To be sure changing anything in society or economics makes somebody unhappy. The car makers, oil companies, HVAC makers, and chemical industry were none too happy about the consequences of these theories.
* Yes, I know the correct word is "horror". I'm having fun.
Some people think that it measures intelligence.
Has it ever been done in the past?
First show me the scientific theory that “is true” (or stands up to scrutiny) but is, should be, or has been suppressed, and we might have something to discuss. As it stands, this all just seems too speculative.
Nuclear fission and atomic theory, for instance. That’s scientific, stands up to scrutiny, and has potentially terrible implications.
It explains the apparent complex design found in nature without requiring a designer.

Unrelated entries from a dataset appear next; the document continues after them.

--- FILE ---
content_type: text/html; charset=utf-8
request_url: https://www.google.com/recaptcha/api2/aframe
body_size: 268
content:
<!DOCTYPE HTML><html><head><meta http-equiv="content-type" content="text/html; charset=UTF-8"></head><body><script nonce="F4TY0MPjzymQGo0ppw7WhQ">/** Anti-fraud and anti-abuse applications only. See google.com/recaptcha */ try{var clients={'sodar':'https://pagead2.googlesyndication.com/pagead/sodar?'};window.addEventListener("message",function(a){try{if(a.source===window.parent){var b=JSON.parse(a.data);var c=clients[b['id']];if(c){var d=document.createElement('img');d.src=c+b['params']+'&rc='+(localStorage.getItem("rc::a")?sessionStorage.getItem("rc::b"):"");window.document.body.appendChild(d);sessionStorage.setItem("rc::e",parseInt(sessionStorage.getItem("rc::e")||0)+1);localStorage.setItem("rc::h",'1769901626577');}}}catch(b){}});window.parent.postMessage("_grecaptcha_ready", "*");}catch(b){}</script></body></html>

So, by reasonable extension, all science is too harmful to allow into the public sphere.
You’re saying most organ donors are not yet dead when their organs are removed?
@crowmanyclouds, I can’t help but feel like there is some well poisoning in the OP. Because it goes from science to pseudoscience as if there is no distinction.
That would be because the OP has conclusions that they want to be ‘true’, science or no.
The OP question, rephrased, is essentially, “Is appeal-to-consequences ever a legit approach?”
The words are right there to be read, so try again.
It is…if you leave out the inaccurate terminology and the bad examples.
Not really. It’s well understood and uncontroversial that there is a significant correlation in cognitive performance across widely varying cognitive tasks. The general intelligence factor explains about half of the performance differences between individuals on a given cognitive challenge. That’s what IQ tests are seeking to measure.
There are certainly major issues with the implementation of IQ tests, about how well they measure general intelligence, but it’s clear what they are trying to measure.
Yeah, that’s about right. The examples were ones which came up on this board recently, except evolution which has been debated to death with creationists already.
As previous experiences have shown me, many do think that, the good news is that most people do not agree with that. Unfortunately many of the few that want to suppress things like evolution are powerful and are constantly making efforts to suppress the teaching of science that is inconvenient to them. The pressure from those groups to teachers in the US is unrelenting.
National surveys show that 40% to 60% of U.S. public school science teachers hedge, equivocate, or send a mixed message when they teach evolution or climate change.